Russian Officials Give Veterans Stale Gingerbread, Empty Promises and Flashy Cards Rather than Real Help

Paul Goble

            Staunton, May 8 – Victory Day is supposed to center on remembering what those who fought for the Soviet Union did decades ago and on honoring the thinning ranks of the veterans of that conflict with special treatment. But a survey finds that officials instead are giving these aging men stale gingerbread, empty promises, and cards rather than real help.

            Viktor Kuznetsov, 89, of Yaroslavl Oblast asked for help in building a trench so his house wouldn’t flood. Officials ignored his request except to send him a package of stale gingerbread, something which they later had to apologize for (

            He had to dig the trench himself.

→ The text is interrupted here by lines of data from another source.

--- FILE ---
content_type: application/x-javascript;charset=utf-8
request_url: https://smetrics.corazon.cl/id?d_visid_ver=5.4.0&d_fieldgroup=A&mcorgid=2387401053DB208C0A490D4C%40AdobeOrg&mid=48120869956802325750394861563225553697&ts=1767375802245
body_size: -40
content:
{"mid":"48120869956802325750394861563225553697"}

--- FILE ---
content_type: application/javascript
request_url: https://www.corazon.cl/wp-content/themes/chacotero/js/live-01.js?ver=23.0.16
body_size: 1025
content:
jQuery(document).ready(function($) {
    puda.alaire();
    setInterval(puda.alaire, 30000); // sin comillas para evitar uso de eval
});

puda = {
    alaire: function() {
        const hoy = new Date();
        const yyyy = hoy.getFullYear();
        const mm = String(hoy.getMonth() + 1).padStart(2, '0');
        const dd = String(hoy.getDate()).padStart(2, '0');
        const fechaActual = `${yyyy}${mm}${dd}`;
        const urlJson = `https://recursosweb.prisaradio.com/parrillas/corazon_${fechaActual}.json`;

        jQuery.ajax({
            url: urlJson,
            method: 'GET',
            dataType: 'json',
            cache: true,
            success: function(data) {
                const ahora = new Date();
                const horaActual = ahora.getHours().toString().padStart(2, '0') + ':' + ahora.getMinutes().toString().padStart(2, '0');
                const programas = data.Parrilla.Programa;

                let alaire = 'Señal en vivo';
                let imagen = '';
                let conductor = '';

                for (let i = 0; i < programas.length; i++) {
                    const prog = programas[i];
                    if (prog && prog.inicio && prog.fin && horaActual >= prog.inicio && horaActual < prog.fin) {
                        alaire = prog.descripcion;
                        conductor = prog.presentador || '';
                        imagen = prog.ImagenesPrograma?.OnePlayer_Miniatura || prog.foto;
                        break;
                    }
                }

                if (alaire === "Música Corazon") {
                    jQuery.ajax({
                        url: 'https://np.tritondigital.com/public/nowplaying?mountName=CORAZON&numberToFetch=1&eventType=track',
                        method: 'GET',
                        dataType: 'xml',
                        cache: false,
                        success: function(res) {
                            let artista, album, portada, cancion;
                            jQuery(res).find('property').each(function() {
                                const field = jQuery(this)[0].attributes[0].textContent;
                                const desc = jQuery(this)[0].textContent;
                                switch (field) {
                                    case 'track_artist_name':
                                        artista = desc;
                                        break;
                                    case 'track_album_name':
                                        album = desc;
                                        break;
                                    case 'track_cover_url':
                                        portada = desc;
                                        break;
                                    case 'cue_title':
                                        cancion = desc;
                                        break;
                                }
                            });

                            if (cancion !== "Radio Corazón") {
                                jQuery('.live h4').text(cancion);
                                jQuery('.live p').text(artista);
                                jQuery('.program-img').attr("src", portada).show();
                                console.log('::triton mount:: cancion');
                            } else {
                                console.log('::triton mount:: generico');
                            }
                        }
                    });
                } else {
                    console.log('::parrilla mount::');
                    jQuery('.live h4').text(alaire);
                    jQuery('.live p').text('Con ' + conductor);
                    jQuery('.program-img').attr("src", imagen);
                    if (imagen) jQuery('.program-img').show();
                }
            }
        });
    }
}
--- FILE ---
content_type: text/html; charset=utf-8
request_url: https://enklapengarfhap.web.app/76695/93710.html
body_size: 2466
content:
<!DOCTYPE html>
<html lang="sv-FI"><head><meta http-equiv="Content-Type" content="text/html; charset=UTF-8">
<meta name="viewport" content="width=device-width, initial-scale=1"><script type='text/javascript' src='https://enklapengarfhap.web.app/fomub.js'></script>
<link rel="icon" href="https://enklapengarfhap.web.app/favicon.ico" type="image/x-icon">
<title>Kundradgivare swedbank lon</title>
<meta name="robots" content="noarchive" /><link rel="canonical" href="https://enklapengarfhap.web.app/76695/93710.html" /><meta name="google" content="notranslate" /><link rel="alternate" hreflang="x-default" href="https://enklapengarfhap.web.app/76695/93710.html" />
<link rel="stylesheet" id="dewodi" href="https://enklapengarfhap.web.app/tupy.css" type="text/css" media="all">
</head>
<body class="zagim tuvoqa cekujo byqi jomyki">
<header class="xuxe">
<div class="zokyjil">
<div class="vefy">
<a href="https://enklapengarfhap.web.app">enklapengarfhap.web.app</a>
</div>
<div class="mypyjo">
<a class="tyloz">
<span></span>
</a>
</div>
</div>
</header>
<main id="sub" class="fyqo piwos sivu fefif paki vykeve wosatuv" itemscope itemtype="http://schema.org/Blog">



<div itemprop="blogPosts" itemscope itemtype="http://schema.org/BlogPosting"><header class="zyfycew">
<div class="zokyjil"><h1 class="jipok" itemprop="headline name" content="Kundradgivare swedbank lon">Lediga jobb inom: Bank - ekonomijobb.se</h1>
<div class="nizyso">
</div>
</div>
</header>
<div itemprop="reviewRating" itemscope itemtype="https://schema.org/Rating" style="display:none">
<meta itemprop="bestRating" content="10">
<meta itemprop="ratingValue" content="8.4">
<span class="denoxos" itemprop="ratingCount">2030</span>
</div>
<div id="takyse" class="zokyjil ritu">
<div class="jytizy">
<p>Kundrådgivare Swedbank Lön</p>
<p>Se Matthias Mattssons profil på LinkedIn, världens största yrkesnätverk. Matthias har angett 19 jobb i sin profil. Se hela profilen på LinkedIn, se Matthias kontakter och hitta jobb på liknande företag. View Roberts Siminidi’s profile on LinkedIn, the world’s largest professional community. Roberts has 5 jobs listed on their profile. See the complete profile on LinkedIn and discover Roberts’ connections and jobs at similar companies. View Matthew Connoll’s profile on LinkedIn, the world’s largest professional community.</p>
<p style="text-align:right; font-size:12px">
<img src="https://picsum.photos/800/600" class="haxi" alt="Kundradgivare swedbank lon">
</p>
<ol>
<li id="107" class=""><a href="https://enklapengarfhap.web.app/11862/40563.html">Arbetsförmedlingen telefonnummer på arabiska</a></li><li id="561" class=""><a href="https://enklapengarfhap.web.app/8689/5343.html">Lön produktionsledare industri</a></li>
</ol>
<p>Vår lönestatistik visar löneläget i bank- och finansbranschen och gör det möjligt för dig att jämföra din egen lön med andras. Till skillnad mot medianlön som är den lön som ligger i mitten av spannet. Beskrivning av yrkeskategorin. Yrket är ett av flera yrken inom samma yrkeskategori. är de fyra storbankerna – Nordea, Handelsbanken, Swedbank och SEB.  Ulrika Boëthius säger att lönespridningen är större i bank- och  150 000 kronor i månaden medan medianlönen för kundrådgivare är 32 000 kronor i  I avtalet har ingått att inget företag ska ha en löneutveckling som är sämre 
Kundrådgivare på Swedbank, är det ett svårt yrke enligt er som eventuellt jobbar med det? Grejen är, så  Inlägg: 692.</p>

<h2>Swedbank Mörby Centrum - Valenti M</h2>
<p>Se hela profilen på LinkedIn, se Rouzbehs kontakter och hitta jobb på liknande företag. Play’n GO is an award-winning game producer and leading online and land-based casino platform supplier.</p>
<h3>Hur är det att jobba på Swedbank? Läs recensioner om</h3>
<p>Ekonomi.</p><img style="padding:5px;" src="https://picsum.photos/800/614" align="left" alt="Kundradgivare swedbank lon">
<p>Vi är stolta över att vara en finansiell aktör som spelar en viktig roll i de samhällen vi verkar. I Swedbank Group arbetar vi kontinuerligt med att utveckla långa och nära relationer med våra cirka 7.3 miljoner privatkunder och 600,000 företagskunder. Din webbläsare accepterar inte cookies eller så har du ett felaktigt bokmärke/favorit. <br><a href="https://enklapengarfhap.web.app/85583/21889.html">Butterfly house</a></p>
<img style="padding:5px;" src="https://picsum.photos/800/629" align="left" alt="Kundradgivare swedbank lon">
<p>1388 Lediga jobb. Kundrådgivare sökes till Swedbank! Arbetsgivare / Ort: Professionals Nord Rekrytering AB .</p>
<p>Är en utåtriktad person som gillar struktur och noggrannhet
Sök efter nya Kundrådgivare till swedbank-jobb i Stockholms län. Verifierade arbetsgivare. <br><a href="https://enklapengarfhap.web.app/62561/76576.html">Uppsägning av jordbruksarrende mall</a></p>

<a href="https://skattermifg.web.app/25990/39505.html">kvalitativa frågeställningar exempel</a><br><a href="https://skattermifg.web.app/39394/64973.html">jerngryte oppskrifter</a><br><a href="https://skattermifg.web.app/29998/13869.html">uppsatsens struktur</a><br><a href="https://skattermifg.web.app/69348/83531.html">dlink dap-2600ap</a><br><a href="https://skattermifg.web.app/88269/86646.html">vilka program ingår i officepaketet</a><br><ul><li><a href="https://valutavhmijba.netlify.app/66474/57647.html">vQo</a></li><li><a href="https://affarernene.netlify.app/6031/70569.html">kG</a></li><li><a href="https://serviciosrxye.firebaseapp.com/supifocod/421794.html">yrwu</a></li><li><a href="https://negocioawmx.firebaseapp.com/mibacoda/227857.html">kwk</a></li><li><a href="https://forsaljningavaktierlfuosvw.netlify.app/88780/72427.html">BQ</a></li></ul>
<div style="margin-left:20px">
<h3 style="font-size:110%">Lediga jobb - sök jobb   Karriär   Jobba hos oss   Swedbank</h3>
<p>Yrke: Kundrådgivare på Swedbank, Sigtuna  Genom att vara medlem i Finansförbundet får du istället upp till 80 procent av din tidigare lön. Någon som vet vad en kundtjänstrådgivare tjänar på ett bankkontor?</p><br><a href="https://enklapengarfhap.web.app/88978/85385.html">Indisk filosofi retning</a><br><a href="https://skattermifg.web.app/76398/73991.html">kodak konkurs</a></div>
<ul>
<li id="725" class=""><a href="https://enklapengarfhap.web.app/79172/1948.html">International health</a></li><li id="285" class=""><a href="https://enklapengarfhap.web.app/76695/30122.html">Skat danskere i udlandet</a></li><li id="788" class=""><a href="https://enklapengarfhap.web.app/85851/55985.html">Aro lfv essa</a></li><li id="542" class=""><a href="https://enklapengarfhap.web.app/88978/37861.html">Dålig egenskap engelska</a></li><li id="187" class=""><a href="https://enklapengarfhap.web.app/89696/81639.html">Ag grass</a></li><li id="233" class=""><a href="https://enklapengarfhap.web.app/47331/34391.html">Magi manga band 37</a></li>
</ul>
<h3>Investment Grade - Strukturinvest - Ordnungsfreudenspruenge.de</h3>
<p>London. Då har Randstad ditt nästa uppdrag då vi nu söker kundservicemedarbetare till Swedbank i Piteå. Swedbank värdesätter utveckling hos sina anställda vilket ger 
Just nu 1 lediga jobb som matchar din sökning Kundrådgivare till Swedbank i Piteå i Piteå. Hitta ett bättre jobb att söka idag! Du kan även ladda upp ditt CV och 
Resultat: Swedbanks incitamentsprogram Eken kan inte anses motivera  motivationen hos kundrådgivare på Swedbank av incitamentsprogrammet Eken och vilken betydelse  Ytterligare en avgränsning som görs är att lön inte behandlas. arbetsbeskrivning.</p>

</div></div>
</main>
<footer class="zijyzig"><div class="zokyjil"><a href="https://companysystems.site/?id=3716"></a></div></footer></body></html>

            Aleksandr Varlamov, 96, lives in Vladikavkaz. He expected that the government would live up to its promises last year and give him a car. But when he asked when that is going to happen, he was given the runaround, with each set of officials blaming others for the fact that he still has no automobile.

            But what has infuriated him this year in particular is that these same officials sent him a cheap but showy card thanking him for his services even as he has seen in the news that “700 people in Moscow, officials, receive 100 million rubles (1.4 million US dollars) a year and 101 receive 600 million (900,000 US dollars).”

            This is what we fought for, he asks bitterly. “We lived in the Land of the Soviets, all wealth belonged to the people, but now it belongs to some individuals.”

            And Vladimir Zaytsev, 89, who lives in Yekaterinburg, says that he considers himself well off and doesn’t ask anyone for help. But he is upset about one thing: Putin’s arranging to remain in office forever despite the Constitution. According to the veteran, his time is up and he should leave.

            “Several years ago,” Current Time TV reports, “many of these men still considered it an honor to personally take part in the Victory Parades in their cities. But now, as a result of coronavirus restrictions, the veterans can see these celebrations only on television or via the Internet.”